Research
The role of health-care providers in mHealth adoption
Published in: Lancet Digital Health
Health-care providers, the gate keepers of health-care delivery, are important but understudied stakeholders in integrating digital health technologies (DHTs) into routine clinical practice. A doctor’s recommendation goes a long way in encouraging patients to use DHTs, and research increasingly suggests that a desire for DHTs exists among health-care providers.
Despite recent policy recommendations advocating the use of health apps in routine clinical practice, and publication of the National Institute for Health and Care Excellence (NICE) evidence framework for DHTs, such technologies are rarely recommended by health-care providers in practice.
We interviewed groups of digital health experts, practice nurses, allied health professionals, secondary care doctors, and general practitioners to determine the factors important to health-care providers for considering the recommendation of DHTs to patients. Combined with a pragmatic literature review, we identified nine factors which might affect digital decision making among healthcare providers.
Our results suggested that healthcare providers were most concerned about DHTs having a stamp of approval, whether from the National Health Service (NHS), Medicines and Healthcare products Regulatory Agency (MHRA), or otherwise, which received a statistically significantly higher ranking for all attributes except the presence of published studies of safety or clinical effectiveness.
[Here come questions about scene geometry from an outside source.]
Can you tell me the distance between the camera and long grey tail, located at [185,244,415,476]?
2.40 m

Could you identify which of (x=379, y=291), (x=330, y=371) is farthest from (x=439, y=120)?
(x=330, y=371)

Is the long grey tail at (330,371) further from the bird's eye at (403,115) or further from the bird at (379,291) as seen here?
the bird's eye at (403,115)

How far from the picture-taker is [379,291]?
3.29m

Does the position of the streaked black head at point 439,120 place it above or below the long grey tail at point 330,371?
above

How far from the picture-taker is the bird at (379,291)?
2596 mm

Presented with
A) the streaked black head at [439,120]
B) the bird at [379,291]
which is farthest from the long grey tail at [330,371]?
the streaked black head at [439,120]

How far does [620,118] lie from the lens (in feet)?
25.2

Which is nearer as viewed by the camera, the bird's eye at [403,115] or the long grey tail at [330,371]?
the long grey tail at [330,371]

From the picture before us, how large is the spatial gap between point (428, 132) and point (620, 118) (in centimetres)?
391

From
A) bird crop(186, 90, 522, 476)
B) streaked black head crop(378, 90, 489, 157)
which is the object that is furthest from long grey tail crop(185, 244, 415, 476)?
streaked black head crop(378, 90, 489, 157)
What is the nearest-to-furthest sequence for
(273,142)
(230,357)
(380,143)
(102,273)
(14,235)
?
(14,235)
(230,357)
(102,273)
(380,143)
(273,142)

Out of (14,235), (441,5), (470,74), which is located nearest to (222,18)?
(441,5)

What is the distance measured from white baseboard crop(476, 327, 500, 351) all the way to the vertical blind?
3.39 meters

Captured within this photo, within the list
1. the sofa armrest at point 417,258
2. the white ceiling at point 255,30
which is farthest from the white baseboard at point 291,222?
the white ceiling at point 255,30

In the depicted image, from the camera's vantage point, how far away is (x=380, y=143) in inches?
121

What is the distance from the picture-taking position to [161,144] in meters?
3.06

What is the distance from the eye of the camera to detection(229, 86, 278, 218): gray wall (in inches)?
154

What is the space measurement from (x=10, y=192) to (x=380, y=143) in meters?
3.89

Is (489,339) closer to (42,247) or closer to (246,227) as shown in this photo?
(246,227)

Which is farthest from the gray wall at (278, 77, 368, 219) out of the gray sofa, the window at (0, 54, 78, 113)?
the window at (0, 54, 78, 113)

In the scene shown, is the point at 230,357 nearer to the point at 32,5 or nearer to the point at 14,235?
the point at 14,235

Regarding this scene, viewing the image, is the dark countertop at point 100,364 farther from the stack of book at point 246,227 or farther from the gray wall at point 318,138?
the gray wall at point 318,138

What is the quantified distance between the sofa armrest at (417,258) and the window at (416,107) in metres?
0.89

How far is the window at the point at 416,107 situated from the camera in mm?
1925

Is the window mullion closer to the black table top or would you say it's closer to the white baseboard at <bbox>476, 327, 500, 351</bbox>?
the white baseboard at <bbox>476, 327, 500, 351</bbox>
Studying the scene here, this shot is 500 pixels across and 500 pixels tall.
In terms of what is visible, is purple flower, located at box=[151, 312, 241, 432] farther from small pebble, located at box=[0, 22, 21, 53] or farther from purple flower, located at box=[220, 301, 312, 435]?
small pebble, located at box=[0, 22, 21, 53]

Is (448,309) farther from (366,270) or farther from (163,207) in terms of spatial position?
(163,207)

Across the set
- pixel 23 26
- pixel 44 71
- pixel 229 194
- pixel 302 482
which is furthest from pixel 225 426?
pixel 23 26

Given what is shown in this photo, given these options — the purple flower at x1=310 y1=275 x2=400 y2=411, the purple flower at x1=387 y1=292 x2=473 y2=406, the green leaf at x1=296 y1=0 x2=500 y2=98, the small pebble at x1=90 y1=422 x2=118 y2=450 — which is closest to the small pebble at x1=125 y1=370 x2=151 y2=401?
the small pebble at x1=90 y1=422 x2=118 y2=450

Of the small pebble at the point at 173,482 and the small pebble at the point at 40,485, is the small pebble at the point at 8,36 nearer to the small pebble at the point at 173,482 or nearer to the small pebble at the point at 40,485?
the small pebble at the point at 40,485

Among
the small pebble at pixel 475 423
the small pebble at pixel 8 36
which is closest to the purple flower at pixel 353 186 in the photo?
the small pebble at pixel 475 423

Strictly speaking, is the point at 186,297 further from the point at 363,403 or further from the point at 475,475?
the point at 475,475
The presence of published studies was also valued significantly greater than all other attributes, except for a stamp of approval.
Having personally used a DHT previously and receiving recommendations from other health-care providers were also of some importance to health-care providers, both of which were statistically significantly more important than making DHTs easier to prescribe to patients, such as including them within EMIS Web or SystmOne. The cost of the DHT, whether it was created by health-care providers, the level of unmet need in the condition under consideration, having access to appropriate technology to demonstrate DHTs to patients, and ensuring apps are easy to prescribe did not result in a difference in preferences among health-care providers.
Trusted advocates of digital health such as ORCHA, NHS X, and NICE have a substantial role to play in this process of digital adoption, specifically in ensuring that: health-care providers are well informed of the benefits that digital health can deliver; know how and where to access DHTs that have been proven to be effective; are aware of what level of evidence is appropriate for each kind of DHT available; and that health-care systems understand the current barriers and facilitators to the implementation of digital health among this crucial but understudied stakeholder group.